第87回全国高校野球選手権富山大会(朝日新聞社、県高野連主催)は、昨夏の決勝で1点差で甲子園出場を逃した高岡商が高岡第一に逆転勝ちし、幕を閉じた。本命不在と見られる中、第1シードが底力を見せた。今回大会を振り返る。
春季県大会と同じ組み合わせになった決勝は、第1シード同士ならではの力と力のぶつかり合い。攻撃力のあるチームの活躍が目立った今大会を象徴するような打撃戦になった。
■打力のチーム躍進
優勝した高岡商は打線が好調。チーム打率は通算4割3分8厘で、集中打で得点。6点差を逆転した決勝など、伝統の粘りの野球も見せた。
この打撃を引き出したのが堅い守備。
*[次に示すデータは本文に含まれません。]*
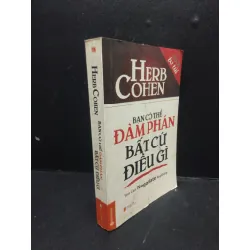 [Sách Cũ SCGR] Bạn có thể đàm phán bất cứ điều gì (khổ nhỏ) năm 2011 mới 80% bẩn ố vàng HCM2602 giao tiếp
5試合でわずか失策2と安定し、むだな失点がなかった。準決勝、決勝の人工芝でも危なげなかった。
高岡第一は準決勝までの4試合で犠打19と手堅い攻めで勝ち上がってきた。相手を突き放すことができない試合が続いたが、決勝戦では5、6回で9点を挙げ、主戦・松井も気迫の投球。大舞台で投打ともに力を発揮した。要所での守りのミスが惜しまれる。
2年連続4強と地力を付けた不二越工は準決勝で一時、高岡商を逆転。三鍋の好投が光った。2試合連続完封や1試合15奪三振などテンポの良い投球は爽快(そう・かい)だった。
ノーシードながら久々の4強入りを果たした古豪・桜井は1、2年生が主力。2番紙屋らを中心に機動力で快進撃した。他校とひと味違う野球は見る者を楽しませた。
3試合で7本塁打の氷見の破壊力も見応えがあった。中でも1試合で2本塁打を放った石出はまだ2年生だ。
■投手力で波乱も
前評判の高い投手がそろったのも今大会の特徴。高岡・小川、富山中部・吉田、小杉・中道、砺波工・小西らの名前が開幕前、多くの監督から「初戦で当たりたくない投手」として上がった。実際に、富山大会3連覇を達成した富山商が小杉に、秋季大会に優勝して夏の初制覇を目指した砺波工が高岡に初戦で敗れる波乱が起きた。
小杉・中道はカーブ主体の緩急をつけた投球で富山商打線を翻弄、高岡・小川は強気の内角攻めでいずれも評判にたがわぬ快投を見せた。富山商は途中登板の主戦・滝が力投しただけに、温存が惜しまれた。
一方、試合後半に制球の乱れや球威の衰えから打ち込まれるケースも見られた。暑さとの戦いでもある夏の大会を勝ち抜くために一層の体力作りが望まれる。また、けがを抱え実力を発揮できない主戦も目立ち、投手の調整の難しさを感じさせた。
優勝の1校以外はすべてが負けて終わる。3年間の練習のすべてを出し尽くしてもらいたいと願う。